Guardaespaldas contra el crimen

En América Latina se privatiza la lucha contra la inseguridad.

En la capital de Guatemala los guardias de seguridad son ubicuos. Se ven en las entradas de tiendas, restaurantes y cafés. Algunos colegios donde estudian los niños y adolescentes de clase alta parecen un hervidero de guardaespaldas a la hora de salida. Hombres vestidos de negro siguen a las familias pudientes en los centros comerciales.

Guatemala no es una excepción. En varios países de América Latina, donde impera la violencia y el crimen, sistemas públicos de justicia están siendo reemplazados por sistemas privados de seguridad. Elites frustradas por las fallas o la ausencia del Estado recurren al mercado para comprar protección. Lo curioso es que los gobiernos de la región tienen mala fama por su excesivo intervencionismo. Pero el crimen demuestra que la realidad es más compleja. Donde hace más falta, el Estado a veces no funciona o no existe, y donde no hace falta, el Estado a veces sobra o estorba.

Las cifras hablan por sí solas. América Latina padece una epidemia de crimen. En la región se cometen 30% de los homicidios con apenas el 9% de la población mundial. Brasil, México, Venezuela y Colombia suman casi un cuarto de los asesinatos del planeta. La tasa de homicidios disminuyó dramáticamente en casi todas las regiones del mundo entre 2000 y 2010. En Latinoamérica aumentó un 12%.

La consecuencia de este fracaso ha sido un boom en la seguridad privada. Según cálculos de Naciones Unidas, el número total de guardias privados en la región supera por más de un millón el número de funcionarios policiales. En Guatemala hay más de 120.000 guardias y apenas 20.000 policías. En Venezuela, uno de los países más violentos del mundo, el gobierno critica a cada rato a los políticos “neoliberales” que proponen transferir al sector privado labores del Estado. Pero la incapacidad del chavismo para reducir el crimen ha resultado en una parcial “privatización” de la lucha contra la inseguridad.

Los más afectados por esta situación son los pobres. Si en un país hay que comprar la seguridad personal a través de escoltas, sistemas de cámaras, alarmas, rejas y automóviles blindados, los que carecen de recursos no tienen cómo protegerse. Los pobres además suelen vivir en los lugares más peligrosos, donde se necesita con más urgencia protección contra el hampa.

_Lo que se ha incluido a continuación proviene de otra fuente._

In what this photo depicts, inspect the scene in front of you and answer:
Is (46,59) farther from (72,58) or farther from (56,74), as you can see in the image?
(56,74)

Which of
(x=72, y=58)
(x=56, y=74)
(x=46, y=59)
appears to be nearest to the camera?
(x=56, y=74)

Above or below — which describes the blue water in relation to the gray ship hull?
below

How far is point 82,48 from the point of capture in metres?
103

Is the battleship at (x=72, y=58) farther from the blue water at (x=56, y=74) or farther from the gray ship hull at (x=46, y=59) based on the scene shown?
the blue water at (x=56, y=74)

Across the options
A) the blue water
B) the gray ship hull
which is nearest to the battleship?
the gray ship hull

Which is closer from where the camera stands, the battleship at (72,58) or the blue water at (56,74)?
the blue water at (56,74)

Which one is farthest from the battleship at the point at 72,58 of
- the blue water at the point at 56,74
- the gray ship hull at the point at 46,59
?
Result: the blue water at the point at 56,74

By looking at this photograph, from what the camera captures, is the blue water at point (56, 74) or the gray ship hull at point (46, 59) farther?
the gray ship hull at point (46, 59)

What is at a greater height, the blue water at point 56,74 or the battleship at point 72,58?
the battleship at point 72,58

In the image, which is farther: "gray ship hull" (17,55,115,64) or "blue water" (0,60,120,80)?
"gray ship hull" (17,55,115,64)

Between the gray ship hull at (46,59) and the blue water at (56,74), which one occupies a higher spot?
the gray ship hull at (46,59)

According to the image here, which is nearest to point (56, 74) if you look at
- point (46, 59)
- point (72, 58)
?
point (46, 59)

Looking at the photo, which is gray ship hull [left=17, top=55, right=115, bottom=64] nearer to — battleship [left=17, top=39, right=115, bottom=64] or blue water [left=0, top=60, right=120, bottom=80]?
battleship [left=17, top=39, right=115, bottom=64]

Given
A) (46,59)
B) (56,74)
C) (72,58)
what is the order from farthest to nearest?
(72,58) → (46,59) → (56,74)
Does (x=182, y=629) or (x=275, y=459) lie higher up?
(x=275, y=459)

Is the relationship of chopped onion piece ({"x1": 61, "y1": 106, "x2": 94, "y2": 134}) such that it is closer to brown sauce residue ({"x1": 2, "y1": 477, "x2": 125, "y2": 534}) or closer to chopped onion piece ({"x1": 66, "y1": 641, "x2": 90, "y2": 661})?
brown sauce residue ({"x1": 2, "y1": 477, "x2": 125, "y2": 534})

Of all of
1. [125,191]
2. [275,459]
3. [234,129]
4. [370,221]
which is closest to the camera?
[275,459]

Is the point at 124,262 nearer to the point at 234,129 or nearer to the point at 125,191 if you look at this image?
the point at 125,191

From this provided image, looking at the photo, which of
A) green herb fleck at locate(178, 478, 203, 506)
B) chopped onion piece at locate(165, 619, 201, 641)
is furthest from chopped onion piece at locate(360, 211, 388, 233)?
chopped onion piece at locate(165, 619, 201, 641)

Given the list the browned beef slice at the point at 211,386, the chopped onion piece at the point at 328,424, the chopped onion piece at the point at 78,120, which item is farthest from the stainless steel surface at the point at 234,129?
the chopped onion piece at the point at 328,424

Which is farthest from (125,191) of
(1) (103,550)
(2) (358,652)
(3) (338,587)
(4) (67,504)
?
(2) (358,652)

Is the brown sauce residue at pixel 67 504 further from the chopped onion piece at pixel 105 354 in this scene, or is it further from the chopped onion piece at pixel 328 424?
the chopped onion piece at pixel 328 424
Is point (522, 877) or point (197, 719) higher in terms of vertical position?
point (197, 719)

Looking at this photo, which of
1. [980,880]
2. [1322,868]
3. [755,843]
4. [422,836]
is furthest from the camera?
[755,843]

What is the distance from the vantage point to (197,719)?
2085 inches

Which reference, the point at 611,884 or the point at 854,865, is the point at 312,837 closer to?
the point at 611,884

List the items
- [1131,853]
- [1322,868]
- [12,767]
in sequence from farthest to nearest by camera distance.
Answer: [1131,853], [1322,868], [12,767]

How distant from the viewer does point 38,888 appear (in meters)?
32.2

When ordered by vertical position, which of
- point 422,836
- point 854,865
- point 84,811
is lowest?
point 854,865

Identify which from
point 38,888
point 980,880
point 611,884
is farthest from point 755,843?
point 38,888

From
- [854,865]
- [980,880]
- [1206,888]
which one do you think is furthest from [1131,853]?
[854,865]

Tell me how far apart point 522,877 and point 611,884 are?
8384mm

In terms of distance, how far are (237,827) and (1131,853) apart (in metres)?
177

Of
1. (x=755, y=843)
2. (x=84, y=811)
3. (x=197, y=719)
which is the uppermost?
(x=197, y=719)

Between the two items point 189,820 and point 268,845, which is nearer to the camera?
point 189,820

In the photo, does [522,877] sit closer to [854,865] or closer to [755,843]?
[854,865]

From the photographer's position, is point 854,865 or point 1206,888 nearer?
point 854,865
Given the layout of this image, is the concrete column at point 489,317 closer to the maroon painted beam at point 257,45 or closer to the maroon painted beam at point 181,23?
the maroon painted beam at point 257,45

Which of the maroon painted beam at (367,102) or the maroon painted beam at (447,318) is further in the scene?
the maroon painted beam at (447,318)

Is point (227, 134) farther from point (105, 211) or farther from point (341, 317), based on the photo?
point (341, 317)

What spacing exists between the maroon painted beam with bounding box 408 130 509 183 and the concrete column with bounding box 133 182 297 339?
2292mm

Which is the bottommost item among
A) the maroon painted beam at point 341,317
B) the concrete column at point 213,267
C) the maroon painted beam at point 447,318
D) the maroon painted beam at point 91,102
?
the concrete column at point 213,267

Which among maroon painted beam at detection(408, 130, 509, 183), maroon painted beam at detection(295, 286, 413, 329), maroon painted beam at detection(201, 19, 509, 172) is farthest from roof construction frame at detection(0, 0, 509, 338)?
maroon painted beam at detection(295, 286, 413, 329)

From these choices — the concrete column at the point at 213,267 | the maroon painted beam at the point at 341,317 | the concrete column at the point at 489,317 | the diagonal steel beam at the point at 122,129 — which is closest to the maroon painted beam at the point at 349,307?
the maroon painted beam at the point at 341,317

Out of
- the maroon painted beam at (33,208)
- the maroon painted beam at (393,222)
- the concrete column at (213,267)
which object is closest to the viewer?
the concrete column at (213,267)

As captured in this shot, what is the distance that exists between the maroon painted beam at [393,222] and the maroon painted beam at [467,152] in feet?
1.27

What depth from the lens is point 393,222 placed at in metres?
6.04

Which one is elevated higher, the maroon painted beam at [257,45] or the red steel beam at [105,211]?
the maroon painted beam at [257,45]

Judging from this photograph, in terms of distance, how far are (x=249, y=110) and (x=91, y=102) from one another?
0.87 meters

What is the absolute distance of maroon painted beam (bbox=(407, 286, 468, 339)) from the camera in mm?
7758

Pero que los pobres estén peor no significa que el resto esté bien. Los ricos están menos expuestos al crimen pero igualmente corren graves riesgos. Derrotar la inseguridad sería mejor para ellos que rodearse de escoltas para tratar de aislarse de ella. Y para bajar el crimen no se necesita más seguridad privada, sino más jueces y fiscales independientes, mejores políticas penitenciarias y de control de armas, más programas sociales de prevención y rehabilitación, y cuerpos policiales mejor entrenados y bien equipados, con mayor alcance y menos vulnerables a la penetración de las mafias. Para estas labores, por supuesto, no se puede prescindir del Estado.

Este debate no es ideológico. La crisis de inseguridad resalta la importancia de distinguir entre el alcance del Estado y su fuerza. El alcance se refiere al abanico de funciones que el Estado puede cumplir, y la fuerza se refiere a la efectividad con que cumple sus funciones. Un Estado puede tener un gran alcance y al mismo tiempo ser muy débil porque no es capaz de cumplir con labores tan básicas como hacer cumplir la ley. En América Latina los estados suelen combinar una extrema debilidad con un excesivo alcance.